* [PROBLEM TO SOLVE] Arrange the lines from the one that has "By what distance" through the end of the lines as a two-column CSV with the headers text and answer, one row pairing each text with its answer. Put each value in a single quoted field, with any line breaks turned into spaces.

* [DATASET RECORDS]
━━━━━━━━━━

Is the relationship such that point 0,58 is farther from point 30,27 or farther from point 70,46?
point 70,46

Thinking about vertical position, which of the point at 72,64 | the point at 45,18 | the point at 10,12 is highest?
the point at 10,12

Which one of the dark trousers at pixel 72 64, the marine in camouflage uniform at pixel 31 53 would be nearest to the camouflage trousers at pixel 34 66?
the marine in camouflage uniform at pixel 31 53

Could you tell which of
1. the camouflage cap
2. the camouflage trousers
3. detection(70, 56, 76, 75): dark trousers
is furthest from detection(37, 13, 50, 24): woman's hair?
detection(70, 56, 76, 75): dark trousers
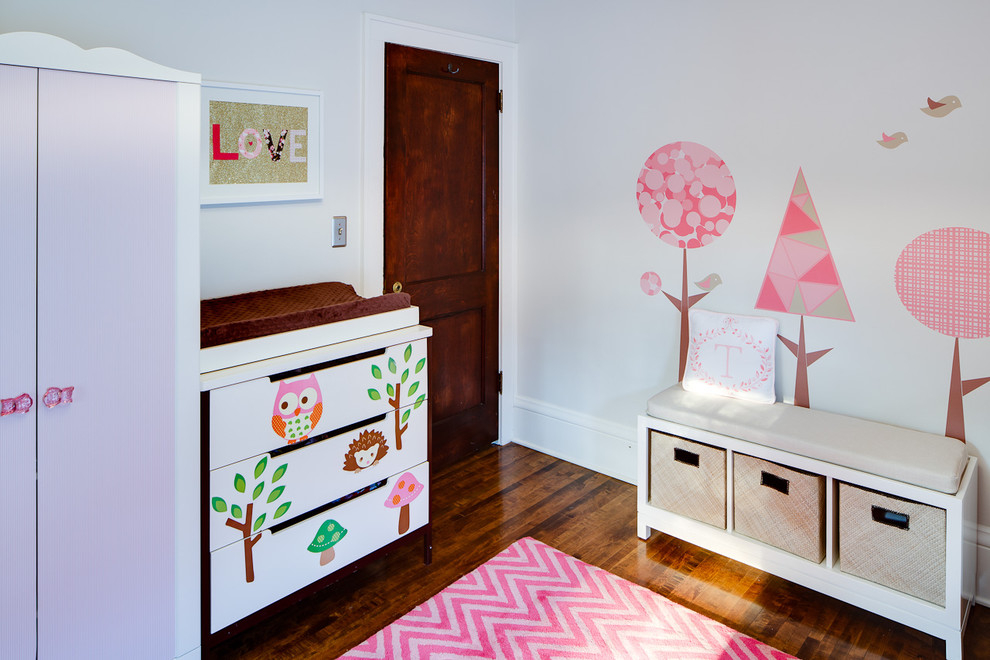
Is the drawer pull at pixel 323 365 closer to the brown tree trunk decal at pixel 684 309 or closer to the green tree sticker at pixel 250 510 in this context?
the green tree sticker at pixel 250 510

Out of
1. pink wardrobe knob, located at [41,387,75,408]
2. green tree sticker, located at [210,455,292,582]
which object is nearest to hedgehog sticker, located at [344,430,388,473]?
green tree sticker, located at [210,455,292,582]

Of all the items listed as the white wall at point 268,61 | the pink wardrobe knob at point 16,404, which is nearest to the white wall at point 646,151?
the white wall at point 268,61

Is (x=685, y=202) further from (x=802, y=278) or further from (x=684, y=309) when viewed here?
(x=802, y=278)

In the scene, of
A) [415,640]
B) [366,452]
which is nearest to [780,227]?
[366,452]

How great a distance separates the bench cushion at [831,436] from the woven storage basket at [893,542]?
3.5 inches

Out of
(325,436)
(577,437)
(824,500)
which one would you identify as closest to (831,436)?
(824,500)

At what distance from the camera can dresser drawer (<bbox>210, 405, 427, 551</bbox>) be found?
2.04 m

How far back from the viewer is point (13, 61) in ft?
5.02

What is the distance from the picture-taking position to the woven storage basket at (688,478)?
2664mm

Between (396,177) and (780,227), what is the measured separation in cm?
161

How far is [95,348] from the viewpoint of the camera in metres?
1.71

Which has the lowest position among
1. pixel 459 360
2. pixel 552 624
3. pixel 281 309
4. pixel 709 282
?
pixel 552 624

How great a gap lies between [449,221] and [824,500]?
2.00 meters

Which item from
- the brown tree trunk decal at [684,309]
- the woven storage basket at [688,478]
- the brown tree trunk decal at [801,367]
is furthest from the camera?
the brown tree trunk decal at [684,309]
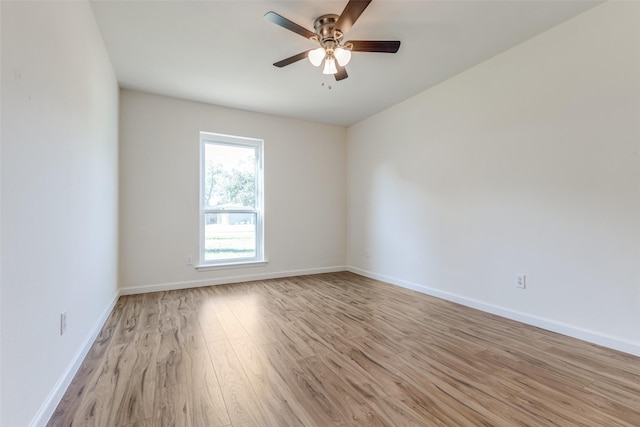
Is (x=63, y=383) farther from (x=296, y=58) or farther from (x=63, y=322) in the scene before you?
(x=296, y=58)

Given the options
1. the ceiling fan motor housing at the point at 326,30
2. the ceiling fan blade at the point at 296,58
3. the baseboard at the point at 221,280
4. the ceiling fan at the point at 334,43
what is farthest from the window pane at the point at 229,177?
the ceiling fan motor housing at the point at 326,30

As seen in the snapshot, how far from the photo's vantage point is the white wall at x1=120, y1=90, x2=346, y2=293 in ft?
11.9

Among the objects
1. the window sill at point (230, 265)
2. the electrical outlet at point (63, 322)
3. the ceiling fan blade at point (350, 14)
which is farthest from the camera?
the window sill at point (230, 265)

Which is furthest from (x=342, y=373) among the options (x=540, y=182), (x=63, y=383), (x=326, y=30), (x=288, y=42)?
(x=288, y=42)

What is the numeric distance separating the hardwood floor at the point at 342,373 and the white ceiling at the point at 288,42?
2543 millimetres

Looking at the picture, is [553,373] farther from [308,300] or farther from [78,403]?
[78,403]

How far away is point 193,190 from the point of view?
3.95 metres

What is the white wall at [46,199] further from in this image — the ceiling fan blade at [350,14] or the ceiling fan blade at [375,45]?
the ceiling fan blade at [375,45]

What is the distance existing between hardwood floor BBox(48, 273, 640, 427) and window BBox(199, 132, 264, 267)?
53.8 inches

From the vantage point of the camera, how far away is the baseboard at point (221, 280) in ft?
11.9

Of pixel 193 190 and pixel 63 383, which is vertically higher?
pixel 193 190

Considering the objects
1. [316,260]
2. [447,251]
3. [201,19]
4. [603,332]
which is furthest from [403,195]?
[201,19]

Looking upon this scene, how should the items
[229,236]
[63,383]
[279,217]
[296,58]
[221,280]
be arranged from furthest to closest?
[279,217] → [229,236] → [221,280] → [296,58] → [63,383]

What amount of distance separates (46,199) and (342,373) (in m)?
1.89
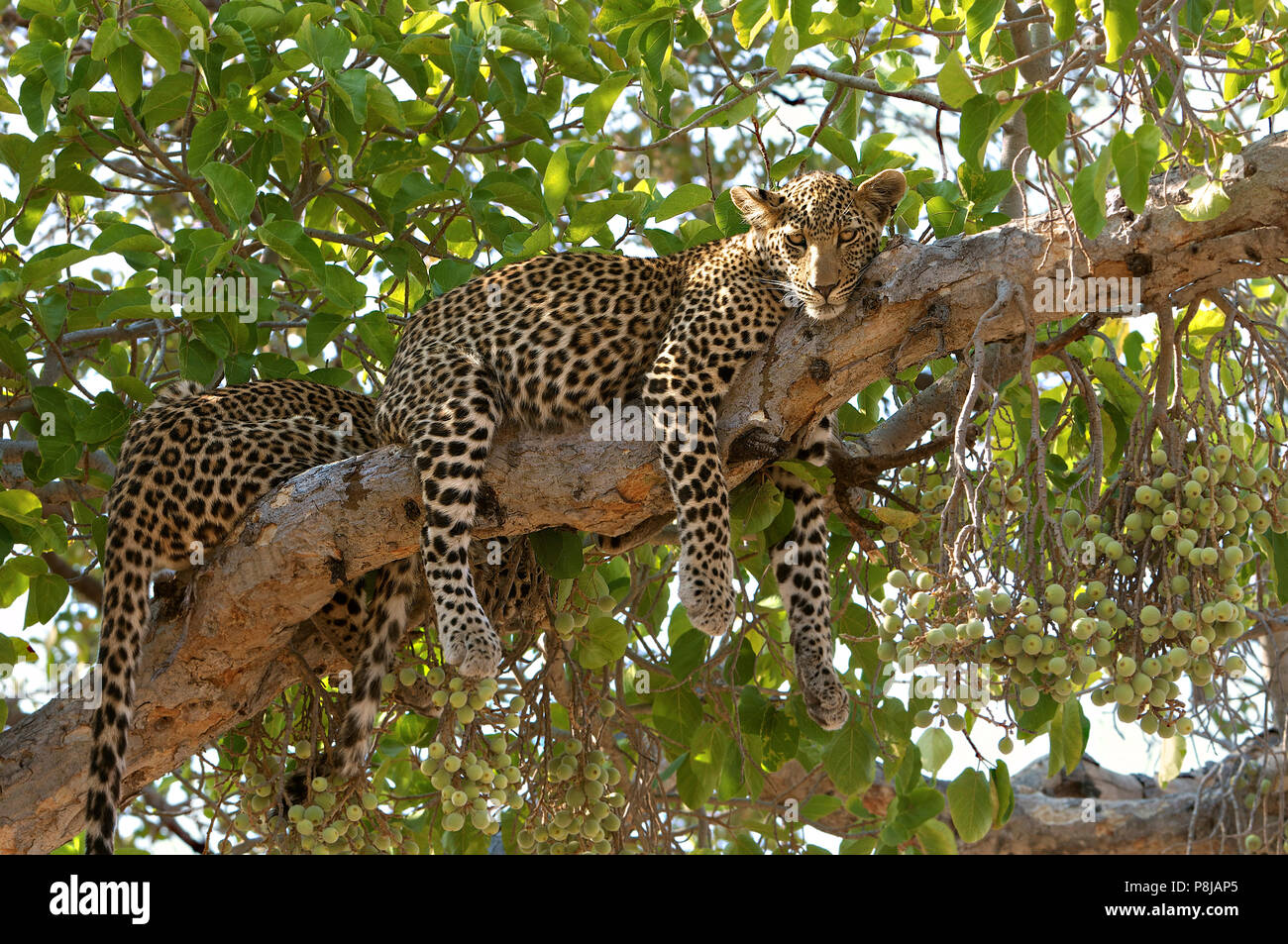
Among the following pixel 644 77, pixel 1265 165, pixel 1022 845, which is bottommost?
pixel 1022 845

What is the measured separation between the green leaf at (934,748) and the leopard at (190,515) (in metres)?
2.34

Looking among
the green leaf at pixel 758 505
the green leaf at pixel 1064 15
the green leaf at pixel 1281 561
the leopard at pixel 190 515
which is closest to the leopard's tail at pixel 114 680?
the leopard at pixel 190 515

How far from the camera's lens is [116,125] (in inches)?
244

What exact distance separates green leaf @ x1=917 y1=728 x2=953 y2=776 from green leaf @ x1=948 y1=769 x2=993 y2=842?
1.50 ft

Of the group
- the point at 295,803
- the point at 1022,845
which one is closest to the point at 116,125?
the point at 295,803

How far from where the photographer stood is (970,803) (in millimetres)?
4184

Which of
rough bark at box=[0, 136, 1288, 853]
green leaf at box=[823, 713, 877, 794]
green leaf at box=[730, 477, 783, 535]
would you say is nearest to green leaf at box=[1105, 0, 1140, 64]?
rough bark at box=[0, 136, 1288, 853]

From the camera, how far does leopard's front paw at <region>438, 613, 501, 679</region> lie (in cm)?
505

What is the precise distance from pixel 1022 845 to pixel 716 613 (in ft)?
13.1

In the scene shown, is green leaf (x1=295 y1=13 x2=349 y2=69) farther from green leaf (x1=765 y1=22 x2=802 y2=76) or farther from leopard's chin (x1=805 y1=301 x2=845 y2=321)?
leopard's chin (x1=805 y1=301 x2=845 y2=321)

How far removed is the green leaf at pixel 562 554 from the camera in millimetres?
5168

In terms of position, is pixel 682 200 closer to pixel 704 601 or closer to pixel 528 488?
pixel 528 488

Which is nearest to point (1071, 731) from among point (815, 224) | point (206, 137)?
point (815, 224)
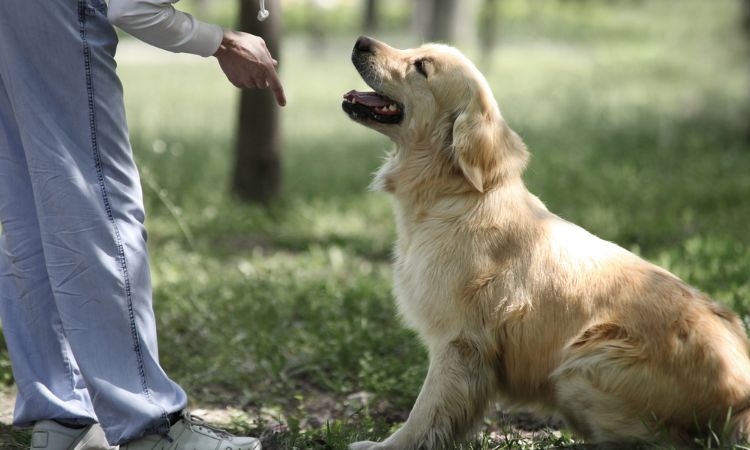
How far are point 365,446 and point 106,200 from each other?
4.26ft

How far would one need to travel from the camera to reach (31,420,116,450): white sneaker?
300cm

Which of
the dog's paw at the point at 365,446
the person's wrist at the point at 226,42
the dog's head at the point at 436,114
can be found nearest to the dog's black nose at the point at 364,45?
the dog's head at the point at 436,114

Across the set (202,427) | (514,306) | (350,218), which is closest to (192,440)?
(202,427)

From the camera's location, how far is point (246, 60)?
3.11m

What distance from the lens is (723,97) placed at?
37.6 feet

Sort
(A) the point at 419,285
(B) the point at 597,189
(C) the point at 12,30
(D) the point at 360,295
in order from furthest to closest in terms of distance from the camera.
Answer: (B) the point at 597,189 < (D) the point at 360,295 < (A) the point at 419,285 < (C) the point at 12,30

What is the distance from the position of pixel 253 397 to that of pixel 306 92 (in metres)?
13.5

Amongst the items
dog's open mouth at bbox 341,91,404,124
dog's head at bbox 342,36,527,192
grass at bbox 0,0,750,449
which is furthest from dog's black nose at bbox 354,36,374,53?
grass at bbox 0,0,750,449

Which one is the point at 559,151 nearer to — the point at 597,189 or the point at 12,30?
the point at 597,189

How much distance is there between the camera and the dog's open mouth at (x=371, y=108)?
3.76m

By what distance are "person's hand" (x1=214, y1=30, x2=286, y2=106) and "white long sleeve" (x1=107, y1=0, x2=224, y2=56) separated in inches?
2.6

━━━━━━━━━━

* [RESULT OF THIS EXERCISE]
text,answer
"By what distance are ""person's hand"" (x1=214, y1=30, x2=286, y2=106) and ""white long sleeve"" (x1=107, y1=0, x2=224, y2=56) separated in inches?","2.6"